Vatansız solcular!

Aslında, sol adına ne varsa tavan arasına kaldırdıklarından bu yana neredeyse yarım asır geçti!

Daha önceki yıllarda bile, solun vazgeçilmez temeli olan anti emperyalist duruştan sıyrılmaya, “Tam Bağımsız Türkiye” sloganından kurtulmaya hazırdılar... En büyük yetenekleri, amip hızıyla bölünmek, kendi gettolarını, kendi çetelerini yaratmak, gencecik çocukları “devrim”, “sosyalizm” yalanlarıyla ateşe sürmek, o çocukların üzerinden elde ettikleri rantın üzerine yatmaktı...

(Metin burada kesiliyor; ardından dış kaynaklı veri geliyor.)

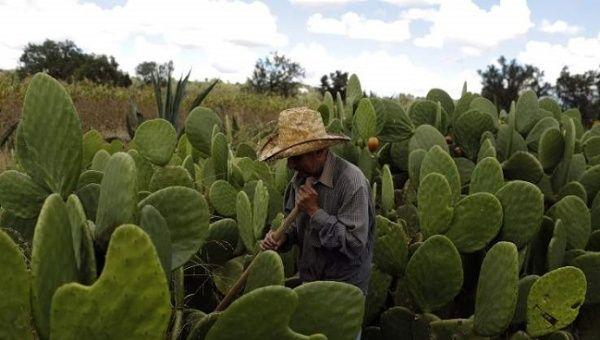 【食糧危機】ウチワサボテンが食料危機の救世主か、国連食糧農業機関が見解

Devrimci önderlerin, Denizlerin, Mahirlerin, Kaypakkayaların, Sinan Cemgillerin, yurtdışında sürgünde ölen Hikmet Kıvılcımlıların yani gerçek devrimcilerin ve sosyalistlerin alçakça yok edilmesi, tasfiyeye uğraması da bu beşinci sınıf tiplerin meydanı iyice boş bulmasını, dizginleri ele geçirmesini sağladı ne yazık ki...

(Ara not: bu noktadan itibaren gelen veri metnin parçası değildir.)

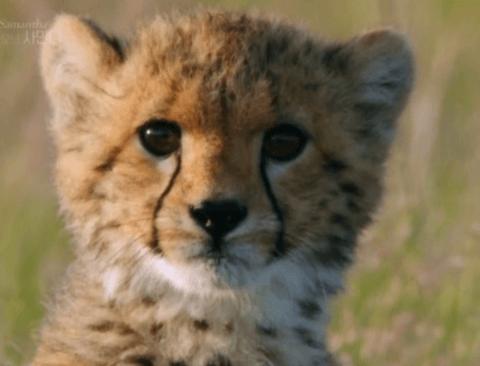 반전있는 육식동물 치타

Başına geçtikleri, “örgüt” adını verdikleri yapılar, aslında mafya tipi ilişkilerin geçerli olduğu, tek adama dayalı haraç ve kaba güç şebekeleriydi. Ele geçirdikleri, inandırdıkları gençleri, gözlerini kıpmadan harcadılar... Durumun farkına varan, baş kaldıranları acımasızca un ufak ettiler...

Kurdukları düzene tehdit olabileceğini düşündüklerini ölüme göndermekten bile çekinmediler... Ve beyler, paşalar gibi yaşam sürdükleri bu düzenin mezesi olarak hep o sözcükleri, “devrimi”, “Sosyalizmi” afişlerde, broşürlerde, beş para etmeyecek kitap müsveddelerinde hiç utanıp sıkılmadan kullandılar

-Halkı gerçek devrimcilerden, gerçek sosyalistlerden uzaklaştırmayı da başardılar tabii!

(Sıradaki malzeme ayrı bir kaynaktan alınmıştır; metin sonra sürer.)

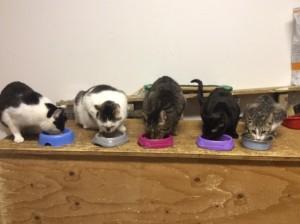 Fuenf Katzen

12 Eylül’ün büyük katkısı!

12 Eylül karşıdevrimi bir yanıyla da turnusol kağıdı görevi yaptı...

Faşizm, solun üzerinden bir buldozer gibi geçerken, yüzbinlerce insan işkencelere yatırılır, onlarca genç darağaçlarında sallandırılırken, bu tiplerin bir bölümü kapağı yurtdışına attılar ve aynı alçakça düzeni Almanya’da, İngiltere’de, Fransa’da, Belçika’da, Hollanda’da, İsveç’te sahneye koymaya başladılar.

Gitmeyenler ise kabuk değiştirmeye, üzerlerinde zaten eğreti duran sol kimliklerinden soyunmaya başladılar. Sol ideolojinin iyice gözden düşürülmesi, ülkenin tamamen sağcı ideolojiye teslim olması sürecinin piyonları olarak cansiperane hizmette bulundular.

Ağırlıklı bölümü iş adamı oldu zaten! Öyle olunca yeni bir tanrı ve yeni bir ideoloji de gerekiyordu tabii!.. Bir bölümü açıkça Liberalizm sözcüğünü telaffuz etmeye başladı. Sapına kadar Özal müridi kesiliverdi!

“Bağımsızlık değil, karşılıklı bağımlılık!”

Solculuk etiketinin hala para ettiğini düşünen, aydın, gazeteci, iş adamı kılıklı dönekler ise bu etiket altında vatansıza dönüştü...

En gerici, en hırsız, en vatansız iktidarları işte o etiket altında desteklediler. Onlar için “bağımsızlık” boş bir laftı artık, günümüzde olması gereken “karşılıklı bağımlılıktı!”. Örneğin Türkiye ile ABD birbirine karşılıklı bağımlıydı, iyi mi!

Yani dünyanın en büyük emperyalisti ile ekonomisi 18. Sırada yarı bağımlı Türkiye birbirine bağımlıydı! Üstelik bu soysuzca yalanı ekranlarda pazarlamaktan da geri durmadılar...

Bir zamanlar Sovyetler Birliği’nin memuru olmayı içlerine sindirebilen, sosyalizmden hiçbir şekilde nasibini almamış, sosyalist etiketli zevat için, Sovyetler birliğinin yıkılması dönekliklerine de şahane bir bahane oldu. Artık ABD’nin neo-liberal ideologlarının eteğine dilediklerince yüz sürebilirlerdi...

-Kral öldü, yaşasın yeni kral derken hiç yüzleri kızarmadı...

Ama “sosyalist” sıfatı altında geldikleri son nokta gerçekten “pes” dedirtti!..

Yıllar önce bir televizyon kanalındaki tartışma esnasında “solcu olmanın, sosyalist olmanın temel kriteri anti emperyalist olmaktır” sözlerine bu tiplerden birinin verdiği yanıt, vatansız solun hangi içler acısı noktalara savrulduğunu açıkça gösteriyordu:

-Anti emperyalizm yabancı düşmanlığıdır!

Vah ki vah! Televizyon ekranında iki de bir “sosyalist olmanın en önemli değeri vicdandır” diye kostaklanan bu döneklerin, Kapitalizmin son aşaması olan vahşi emperyalizme karşı olmayı, ırkçı parti ideolojisi ile eşdeğer düzeyde tutabilecek denli zavallı, piyon durumuna dönüşmesi nasıl bir duygu, nasıl bir vicdandı acaba?

-Bugünlere nasıl sürüklendik diye kahrolanların asla unutmaması, unutturmaması gereken en önemli noktalardan biri de işte budur!